Published in The Ferndale Record-Journal, January 16, 2008
This week I read a story online about a mother who calls herself mean. Some of us have another word for her: Hero.
Jane Hambleton of Fort Dodge, Iowa, gave her 19-year-old son only a couple of rules about his new car—no alcohol and always keep it locked.
Checking the car one day, she found liquor. Her son explained it belonged to a passenger. Nice try, kid. It may even be the truth. But according to Hambleton, the rules were going to stand.
She promptly acted with creativity. Here’s the ad she placed in The Des Moines Register:
“OLDS 1999 Intrigue. Totally uncool parents who obviously don’t love teenage son, selling his car. Only driven for three weeks before snoopy mom who needs to get a life found booze under front seat. $3,700/offer. Call meanest mom on the planet.”

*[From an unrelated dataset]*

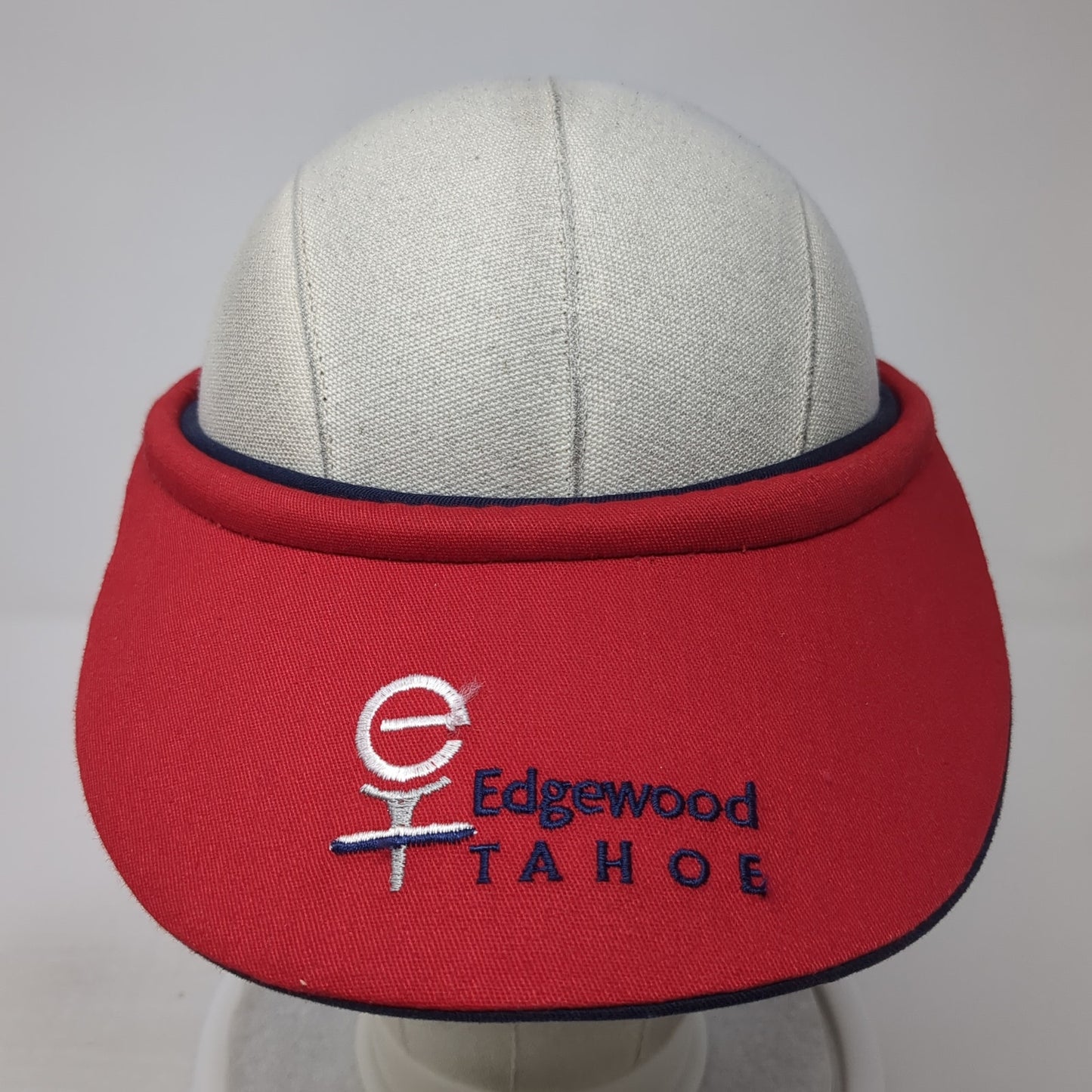 Edgewood Tahoe Clip On Sun Visor Hat Red One Size Embroidered Outdoor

Hambleton says she’s getting calls from all over the country congratulating her moxie.
Too many parents are busy trying to be cool with their kids. I understand this mentality. No one wants to be despised by a son or daughter. But here’s the deal—at some point, teenagers are probably going to say they hate you no matter what you do.

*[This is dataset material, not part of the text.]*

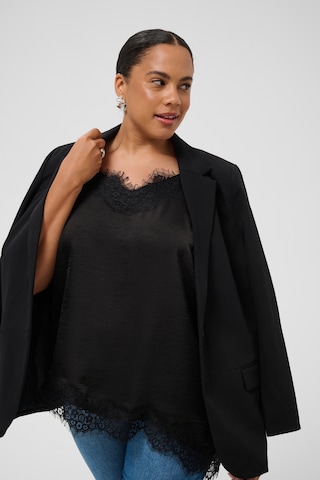 KAFFE CURVE Blouse 'KCJanie' in Black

I have to keep reminding myself to not take it personally.
Remember when your kids were little? Their tiny worlds revolved around parents. They ran to you when you came home and they cried when you left. They wanted to be with you all the time and followed you wherever you went.
In a frantic effort to keep that innocence alive with older children, parents often capitulate, compromise and even bend or break established guidelines concerning the health and safety of their kids, all in the name of remaining forever popular.
Trouble is, that doesn’t work—at least not for long. As much as they balk, children, especially teenagers, want and need authority figures. Trendy role models can be influential, but no-nonsense adults who aren’t afraid to come off as strict are essential.
I’ve never had to go as far as Hambleton, but I would.
The sad part about Jane Hambleton’s interesting story is that it’s remarkable. It shouldn’t be. It should be the rule rather than the exception. But parents are the only ones who can make that decision. We are the ones who can choose to be uncool in the name of choice and accountability.
Things won’t always end up like we want them to. Children make poor decisions even when they’re armed with the best information and reinforced by caring adults. But when responsible parties look the other way and dismiss boundaries, kids don’t stand a chance.
Parents have to decide what the deal-breakers are and then be prepared to act. However, we have to thoughtfully choose the hills we’re willing to die on, because with teenagers, it seems like we get to climb a different mountain every week.
Hambleton says that so far, nobody has called to give her grief, just praise. The only exception is her son, whom she refers to as “very, very unhappy.”
Thank you, Jane Hambleton, for checking up on your son and then following through with serious consequences. Thanks for choosing inevitable unpopularity and then sharing it with the rest of us.
Thanks for daring to be “mean” in a world where it seems like so few parents are.